● **Textauszug**
#####

TAhlerstedter Apfeltag: Experte identifiziert unbekannte Früchte
Der Pomologe Andreas Kallwitz bestimmt beim Ahlerstedter Apfeltag alte Apfelsorten, die Menschen ihm vorlegen. Mehrere Hundert Sorten kennt der Experte aus Bremen. Foto: Sulzyc
In 80 Prozent der Fälle erkennt Andreas Kallwitz den Apfel, den Gartenbesitzer ihm vorlegen. Bei einem Apfel aus Brest musste der Pomologe aber passen.
Ahlerstedt. Ein kurzer Blick auf die gelb-grünen Äpfel genügt dem Experten. „Ein breiter Baum, sehr ausladend?“, fragt er nach und erhält Bestätigung. „Das ist ein Jakob Lebel, eine aus Frankreich stammende Sorte“, legt sich der Pomologe Andreas Kallwitz fest.
Ein wenig zu fachsimpeln im Anschluss gehört auch dazu. Die mehr als 100 Jahre alte Herbstapfelsorte sei besonders zum Backen geeignet. „Dieser Apfel wird so fettig, dass man sich die Hände damit eincremen kann“, sagt Andreas Kallwitz.
Geduldig stehen Gartenbesitzer Schlange
Beim 21. Ahlerstedter Apfeltag ist der Apfelkenner aus Bremen ein viel gefragter Mann. Trotz des ungemütlichen Schauerwetters umringen viele Gartenbesitzer den Tisch, an dem Andreas Kallwitz und sein Pomologenkollege Michael Schulz sitzen. Geduldig stehen die Menschen Schlange.
Die Menschen erhoffen sich Erkenntnis auf die Frage: Was für ein Obst haben wir da eigentlich am Baum hängen? Sie wissen es nicht, weil sie zum Beispiel einen verwilderten Garten gepachtet oder gekauft haben. Oder weil das Wissen mit dem Tod der Großeltern verloren gegangen ist.
Einige Hundert Apfelsorten kennt der Pomologe
Rund 2000 Apfelsorten wachsen in Deutschland. Die kann selbst ein Experte nicht alle kennen. Einige Hundert Apfelsorten weiß Andreas Kallwitz nach eigenen Angaben zu identifizieren. Er ist ein Spezialist für alte Apfelsorten, die in der Regel nicht mehr gehandelt werden. Als alt gelten Sorten, die bereits vor mindestens 50 Jahren kultiviert wurden.
Die Frucht mit Namen Jonathan ist so eine alte Sorte. Sie sei bereits 1826 kultiviert worden, sagt Kallwitz. An einigen charakteristischen Flecken, Spots genannt, identifiziert der Kenner diesen Apfel. Aber wie hat der Apfelkenner diese Fähigkeit erlangt?
Von Beruf ist Andreas Kallwitz Heiler. Zuvor hat er drei Musikclubs in Bremen betrieben, Techno-Läden. Es gibt keine Ausbildung, kein Studium dafür, um Pomologe zu werden. Die Bezeichnung Pomologe geht auf Pomona, die römische Göttin der Baumfrüchte, zurück. Auf einem alten Gut entdeckte Andreas Kallwitz bei einer Fahrradtour seltene Obstsorten und begeisterte sich dafür.

#####

● **Datenteil**
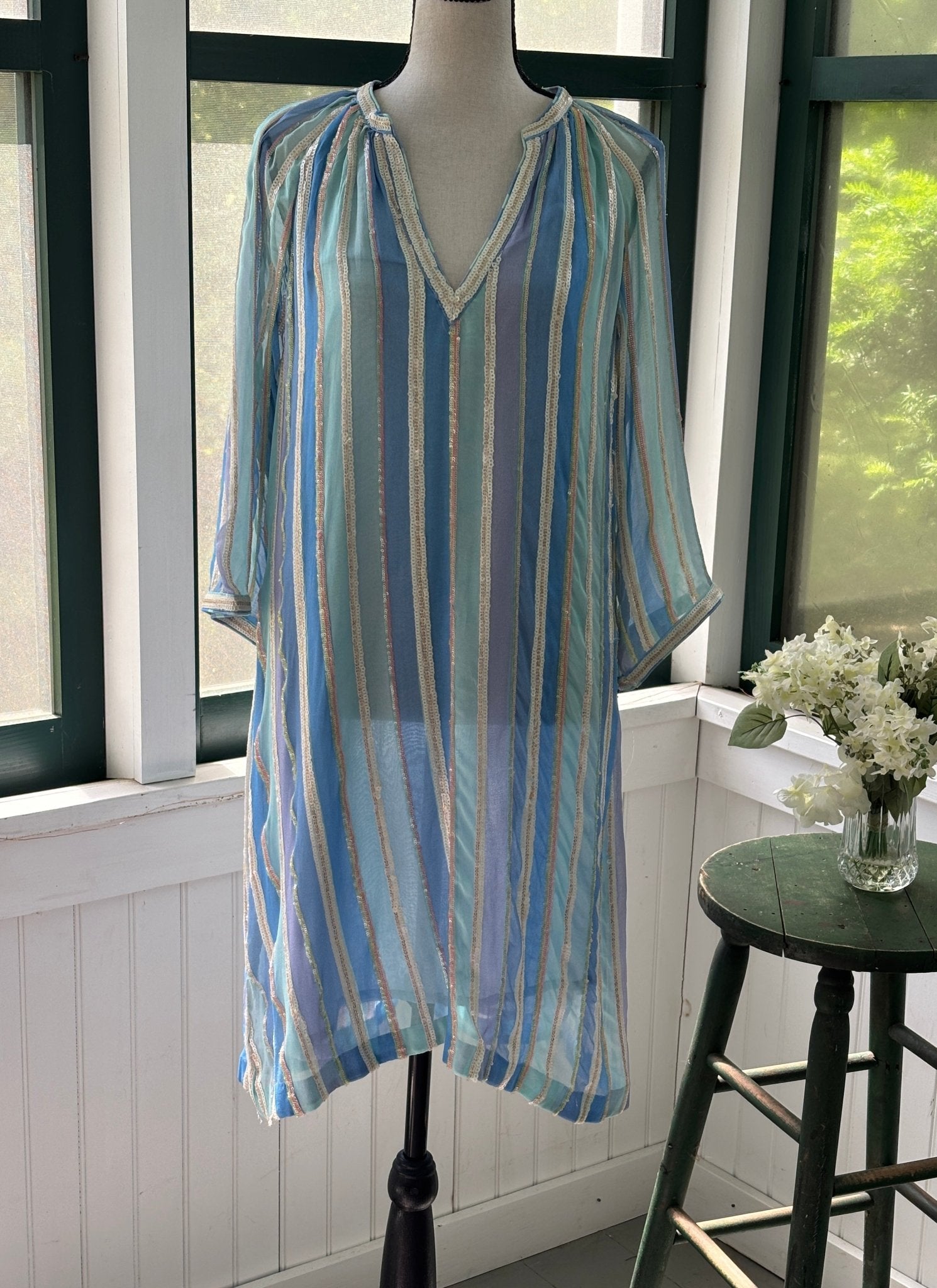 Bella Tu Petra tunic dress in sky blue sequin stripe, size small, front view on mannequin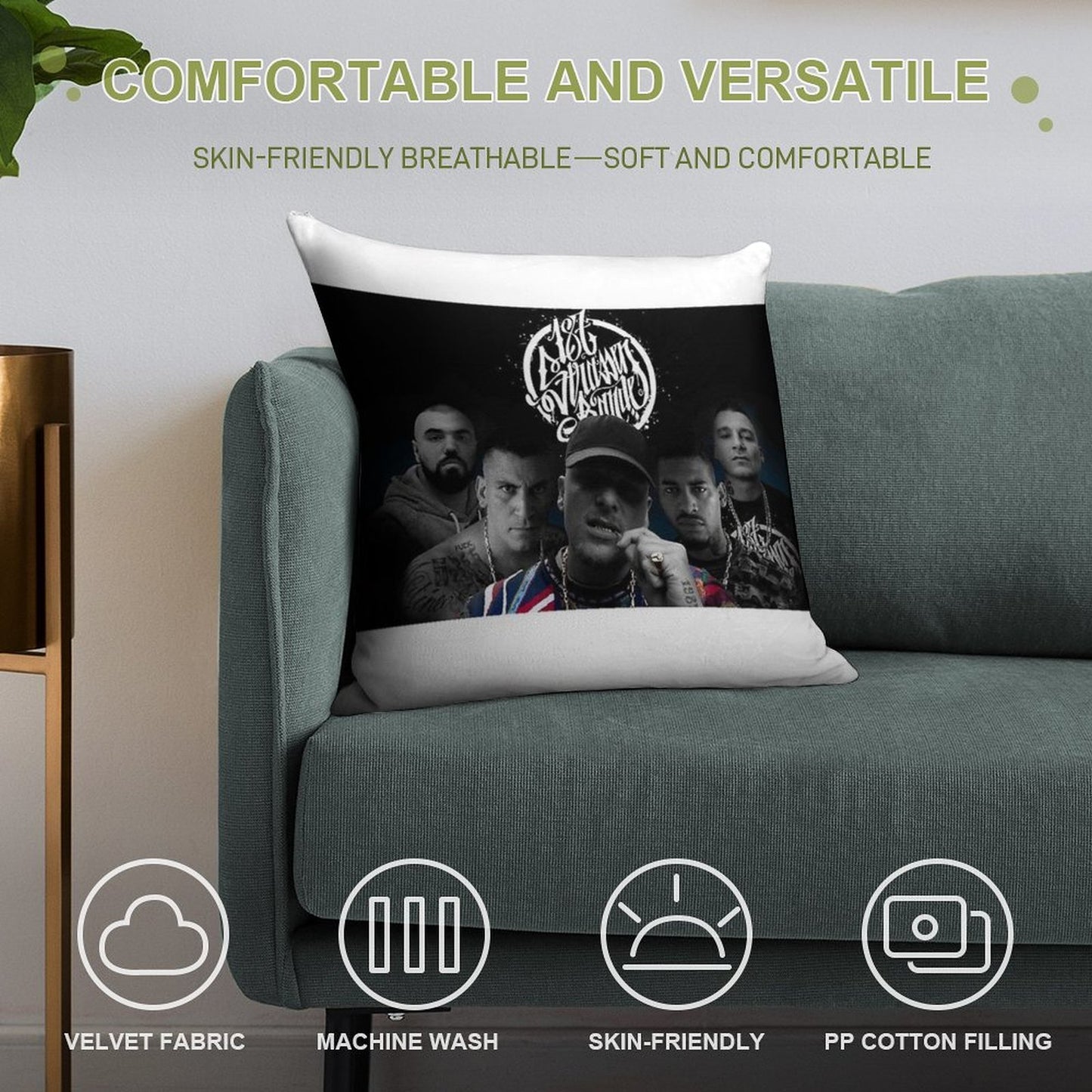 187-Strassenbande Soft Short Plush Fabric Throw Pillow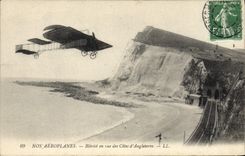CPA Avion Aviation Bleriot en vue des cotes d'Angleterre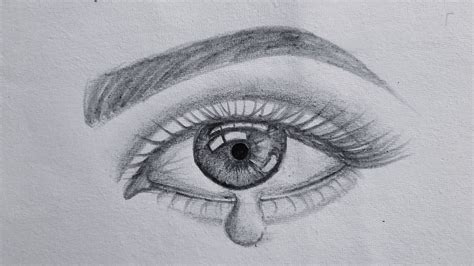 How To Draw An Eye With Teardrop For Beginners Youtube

#####

● **Zu erledigen**
1. Gib aus dem Bericht über den Ahlerstedter Apfeltag alles von „Ein wenig zu“ bis hinunter zu „verloren gegangen ist.“ noch einmal wieder und ersetze dabei „Schauerwetters“ durch „Regenwetters“.
2. Führe den Bericht über den Ahlerstedter Apfeltag von der Stelle an weiter, an der er aufhört.
Die Zeilen werden hierfür nicht gebraucht.

● **Lösungen unten**
1.
Ein wenig zu fachsimpeln im Anschluss gehört auch dazu. Die mehr als 100 Jahre alte Herbstapfelsorte sei besonders zum Backen geeignet. „Dieser Apfel wird so fettig, dass man sich die Hände damit eincremen kann“, sagt Andreas Kallwitz.
Geduldig stehen Gartenbesitzer Schlange
Beim 21. Ahlerstedter Apfeltag ist der Apfelkenner aus Bremen ein viel gefragter Mann. Trotz des ungemütlichen Regenwetters umringen viele Gartenbesitzer den Tisch, an dem Andreas Kallwitz und sein Pomologenkollege Michael Schulz sitzen. Geduldig stehen die Menschen Schlange.
Die Menschen erhoffen sich Erkenntnis auf die Frage: Was für ein Obst haben wir da eigentlich am Baum hängen? Sie wissen es nicht, weil sie zum Beispiel einen verwilderten Garten gepachtet oder gekauft haben. Oder weil das Wissen mit dem Tod der Großeltern verloren gegangen ist.

2.
Von Pomologen eignete er sich das Wissen darüber an. „Ich habe festgestellt, dass ich ein Auge dafür habe, Sorten zu erkennen“, sagt Andreas Kallwitz. Mittlerweile ist er ein anerkannter Pomologe. In der Zeit von Ende September bis Ende November ist Andreas Kallwitz an Wochenenden bei Apfeltagen und Herbstmärkten zu Gast und identifiziert Apfelsorten.
Aufzeichnungen in zwölf Aktenordnern mit vielen Fotos hat er zum Apfeltag in Ahlerstedt mitgebracht. Äpfel werden in erster Linie anhand der Früchte selbst bestimmt. Zusätzlich ziehen Pomologen Merkmale wie zum Beispiel Blätter oder Lagerfähigkeit zur Bestimmung heran.
Jeweils drei Euro zahlen die Obstbaumbesitzer, wenn es dem Pomologen gelingt, ihren Apfel zu identifizieren. „In 80 Prozent der Fälle gelingt mir das“, sagt Andreas Kallwitz.

Ein Geheimnis bleibt der Apfel, der bei Johann Fitschen in Brest wächst. Die Sorte Jonagold soll darin enthalten sein. Foto: Sulzyc
Die Äpfel von Johann Fitschen aus Brest bleiben ein Geheimnis, das selbst der Experte nicht lösen kann. Etwas Rost bekomme der Apfel, sagt Andreas Kallwitz. Das ist Obstbau-Latein und meint einen grauen Schorf. Unter Apfelkennern bedeutet das etwas Gutes. „Das sind meist die leckersten Äpfel.“
Der Pomologe schneidet den Apfel mit dem Messer an und nimmt eine Kostprobe. „Das ist irgendetwas Modernes. Da muss ich leider passen.“ Die Sorte Jonagold sei darin enthalten. Zig Sorten seien daraus gezüchtet worden.
Dorferneuerungsverein bewahrt alte Apfelsorten
Geschätzt 3000 bis 4000 Menschen besuchen in jedem Jahr den Apfeltag, den der Dorferneuerungsverein Ahlerstedt veranstaltet. Nicht nur Äpfel, auch Spreewälder Gurken, Sauerkraut vom Fass oder Bergkäse aus dem Allgäu werden auf diesem Markt gehandelt.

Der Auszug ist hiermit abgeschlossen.